──────── Material shown
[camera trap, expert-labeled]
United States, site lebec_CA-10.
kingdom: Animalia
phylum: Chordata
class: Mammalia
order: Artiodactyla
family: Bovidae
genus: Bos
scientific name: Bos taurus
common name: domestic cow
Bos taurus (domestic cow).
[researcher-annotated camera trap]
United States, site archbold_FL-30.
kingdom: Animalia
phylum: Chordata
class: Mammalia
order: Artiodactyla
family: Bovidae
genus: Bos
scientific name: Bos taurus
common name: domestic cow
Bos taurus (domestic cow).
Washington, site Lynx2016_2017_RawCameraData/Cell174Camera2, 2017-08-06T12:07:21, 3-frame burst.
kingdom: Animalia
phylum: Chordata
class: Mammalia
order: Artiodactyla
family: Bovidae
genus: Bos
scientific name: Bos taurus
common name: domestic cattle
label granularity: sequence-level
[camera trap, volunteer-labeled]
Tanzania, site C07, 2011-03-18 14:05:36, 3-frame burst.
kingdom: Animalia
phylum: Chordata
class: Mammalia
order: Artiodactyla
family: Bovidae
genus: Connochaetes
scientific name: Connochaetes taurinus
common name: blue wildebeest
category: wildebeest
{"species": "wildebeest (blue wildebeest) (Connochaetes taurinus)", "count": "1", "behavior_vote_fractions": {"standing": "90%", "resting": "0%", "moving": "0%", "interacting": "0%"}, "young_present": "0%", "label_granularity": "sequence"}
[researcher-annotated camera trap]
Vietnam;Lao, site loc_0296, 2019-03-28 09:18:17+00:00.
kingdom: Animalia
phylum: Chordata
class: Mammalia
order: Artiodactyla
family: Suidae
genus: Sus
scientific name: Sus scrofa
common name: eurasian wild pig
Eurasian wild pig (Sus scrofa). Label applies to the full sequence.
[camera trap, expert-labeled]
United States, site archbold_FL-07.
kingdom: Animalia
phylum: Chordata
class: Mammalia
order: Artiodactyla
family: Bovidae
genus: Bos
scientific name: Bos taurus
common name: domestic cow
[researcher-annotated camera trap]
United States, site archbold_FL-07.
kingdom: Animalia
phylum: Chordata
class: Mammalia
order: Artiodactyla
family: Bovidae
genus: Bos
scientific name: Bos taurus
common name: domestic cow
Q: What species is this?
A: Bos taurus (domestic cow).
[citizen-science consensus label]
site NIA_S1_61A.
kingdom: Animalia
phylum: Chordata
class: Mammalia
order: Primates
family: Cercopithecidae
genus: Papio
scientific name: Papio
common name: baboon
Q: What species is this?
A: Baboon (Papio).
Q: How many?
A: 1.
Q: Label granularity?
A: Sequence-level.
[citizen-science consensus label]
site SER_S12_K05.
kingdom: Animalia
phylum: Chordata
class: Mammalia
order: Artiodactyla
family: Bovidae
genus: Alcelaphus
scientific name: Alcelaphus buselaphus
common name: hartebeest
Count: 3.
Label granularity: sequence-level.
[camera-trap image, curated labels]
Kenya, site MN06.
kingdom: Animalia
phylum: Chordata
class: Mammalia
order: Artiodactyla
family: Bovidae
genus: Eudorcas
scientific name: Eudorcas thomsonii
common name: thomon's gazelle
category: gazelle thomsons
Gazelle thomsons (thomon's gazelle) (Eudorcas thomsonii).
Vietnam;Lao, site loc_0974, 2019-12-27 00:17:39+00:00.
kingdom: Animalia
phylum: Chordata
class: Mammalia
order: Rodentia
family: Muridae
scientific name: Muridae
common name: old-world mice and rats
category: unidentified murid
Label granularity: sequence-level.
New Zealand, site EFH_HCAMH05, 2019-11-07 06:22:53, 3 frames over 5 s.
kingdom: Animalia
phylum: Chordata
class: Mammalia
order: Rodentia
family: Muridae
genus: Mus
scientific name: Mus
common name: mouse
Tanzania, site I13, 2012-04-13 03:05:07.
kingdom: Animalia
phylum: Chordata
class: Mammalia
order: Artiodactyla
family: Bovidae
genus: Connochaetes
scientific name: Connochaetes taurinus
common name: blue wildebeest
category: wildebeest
────────────────
With no words changed, transcribe the records above.

[camera trap, expert-labeled]
United States, site lebec_CA-10.
kingdom: Animalia
phylum: Chordata
class: Mammalia
order: Artiodactyla
family: Bovidae
genus: Bos
scientific name: Bos taurus
common name: domestic cow
Bos taurus (domestic cow).
[researcher-annotated camera trap]
United States, site archbold_FL-30.
kingdom: Animalia
phylum: Chordata
class: Mammalia
order: Artiodactyla
family: Bovidae
genus: Bos
scientific name: Bos taurus
common name: domestic cow
Bos taurus (domestic cow).
Washington, site Lynx2016_2017_RawCameraData/Cell174Camera2, 2017-08-06T12:07:21, 3-frame burst.
kingdom: Animalia
phylum: Chordata
class: Mammalia
order: Artiodactyla
family: Bovidae
genus: Bos
scientific name: Bos taurus
common name: domestic cattle
label granularity: sequence-level
[camera trap, volunteer-labeled]
Tanzania, site C07, 2011-03-18 14:05:36, 3-frame burst.
kingdom: Animalia
phylum: Chordata
class: Mammalia
order: Artiodactyla
family: Bovidae
genus: Connochaetes
scientific name: Connochaetes taurinus
common name: blue wildebeest
category: wildebeest
{"species": "wildebeest (blue wildebeest) (Connochaetes taurinus)", "count": "1", "behavior_vote_fractions": {"standing": "90%", "resting": "0%", "moving": "0%", "interacting": "0%"}, "young_present": "0%", "label_granularity": "sequence"}
[researcher-annotated camera trap]
Vietnam;Lao, site loc_0296, 2019-03-28 09:18:17+00:00.
kingdom: Animalia
phylum: Chordata
class: Mammalia
order: Artiodactyla
family: Suidae
genus: Sus
scientific name: Sus scrofa
common name: eurasian wild pig
Eurasian wild pig (Sus scrofa). Label applies to the full sequence.
[camera trap, expert-labeled]
United States, site archbold_FL-07.
kingdom: Animalia
phylum: Chordata
class: Mammalia
order: Artiodactyla
family: Bovidae
genus: Bos
scientific name: Bos taurus
common name: domestic cow
[researcher-annotated camera trap]
United States, site archbold_FL-07.
kingdom: Animalia
phylum: Chordata
class: Mammalia
order: Artiodactyla
family: Bovidae
genus: Bos
scientific name: Bos taurus
common name: domestic cow
Q: What species is this?
A: Bos taurus (domestic cow).
[citizen-science consensus label]
site NIA_S1_61A.
kingdom: Animalia
phylum: Chordata
class: Mammalia
order: Primates
family: Cercopithecidae
genus: Papio
scientific name: Papio
common name: baboon
Q: What species is this?
A: Baboon (Papio).
Q: How many?
A: 1.
Q: Label granularity?
A: Sequence-level.
[citizen-science consensus label]
site SER_S12_K05.
kingdom: Animalia
phylum: Chordata
class: Mammalia
order: Artiodactyla
family: Bovidae
genus: Alcelaphus
scientific name: Alcelaphus buselaphus
common name: hartebeest
Count: 3.
Label granularity: sequence-level.
[camera-trap image, curated labels]
Kenya, site MN06.
kingdom: Animalia
phylum: Chordata
class: Mammalia
order: Artiodactyla
family: Bovidae
genus: Eudorcas
scientific name: Eudorcas thomsonii
common name: thomon's gazelle
category: gazelle thomsons
Gazelle thomsons (thomon's gazelle) (Eudorcas thomsonii).
Vietnam;Lao, site loc_0974, 2019-12-27 00:17:39+00:00.
kingdom: Animalia
phylum: Chordata
class: Mammalia
order: Rodentia
family: Muridae
scientific name: Muridae
common name: old-world mice and rats
category: unidentified murid
Label granularity: sequence-level.
New Zealand, site EFH_HCAMH05, 2019-11-07 06:22:53, 3 frames over 5 s.
kingdom: Animalia
phylum: Chordata
class: Mammalia
order: Rodentia
family: Muridae
genus: Mus
scientific name: Mus
common name: mouse
Tanzania, site I13, 2012-04-13 03:05:07.
kingdom: Animalia
phylum: Chordata
class: Mammalia
order: Artiodactyla
family: Bovidae
genus: Connochaetes
scientific name: Connochaetes taurinus
common name: blue wildebeest
category: wildebeest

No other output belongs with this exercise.